Il appartient à l’employeur de rapporter la preuve contraire, selon laquelle tout ou partie des soins et arrêts de travail seraient imputables à des causes totalement étrangères à cet accident.
En l’espèce, la SAS [20] allègue que la durée des arrêts de travail, laquelle s’élève à 315 jours, est disproportionnée et injustifiée au regard de la lésion de l’assuré.
Elle ajoute que ces doutes sur l’imputabilité de l’ensemble des arrêts de travail et soins à l’accident du travail du 23 novembre 2022 sont confortés par le docteur [C] qui, dans son avis médico-légal en date du 9 janvier 2024 (pièce n°5 employeur), lequel constitue un commencement de preuve, mentionne que
« (…) D’après le rapport médical du médecin conseil : les certificats médicaux de prolongation mentionnent un traumatisme cervical et un traumatisme de membre inférieur droit avec sciatique.
Le médecin conseil réfute le barème [8] et le barème du docteur [O] pour les préconisations lors de lombalgie et cervicalgie.
Nous constatons que le médecin conseil :
— n’a pas examiné le patient pendant ces 315 jours d’arrêt de travail
— ne possède pas les résultats d’imagerie médicale
— ne produit pas de compte rendu de médecin spécialiste.
Nous remarquons que la sciatique n’est pas signalée sur le certificat médical initial.
Il n’est pas fait état d’un traumatisme de rachis dorso-lombaire.
Nous lisons, sur ce certificat médical initial fourni, aucune indication d’arrêt de travail.
Le patient n’a pas été hospitalisé.
Le médecin conseil n’apporte pas de document en faveur d’une entorse cervicale grave ni en faveur d’une apparition d’une hernie discale lombaire post-traumatique.
Ce patient âgé de 58 ans au moment des faits peut avoir un rachis dégénératif.
Résumé/conclusion :
Le 23 novembre 2022, les lésions sont un traumatisme cervical et traumatisme du membre inférieur droit, sans aucun signe de gravité. Aucune notion d’entorse du rachis cervical. Aucune plaie. Aucune fracture. Aucun hématome. Aucune notion de lombalgie ni de radiculalgie.
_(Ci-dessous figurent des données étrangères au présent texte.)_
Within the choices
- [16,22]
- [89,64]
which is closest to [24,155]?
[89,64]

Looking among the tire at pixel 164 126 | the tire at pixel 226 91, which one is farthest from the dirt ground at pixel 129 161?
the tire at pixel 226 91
Si, secondairement est signalée une sciatique, celle-ci survient, très certainement dans un contexte d’état antérieur.
Le médecin conseil n’apporte pas de preuve quelconque d’une grave lésion post-traumatique.
Accepter une présomption d’imputabilité, correspond à reconnaître une infaillibilité du médecin conseil. Ceci n’est pas possible. Pour preuve, de nombreux dossiers contestés par voie d’expertise judiciaire. Dans ces conditions, nous considérons que la durée imputable de l’arrêt de travail est au maximum de 90 jours. "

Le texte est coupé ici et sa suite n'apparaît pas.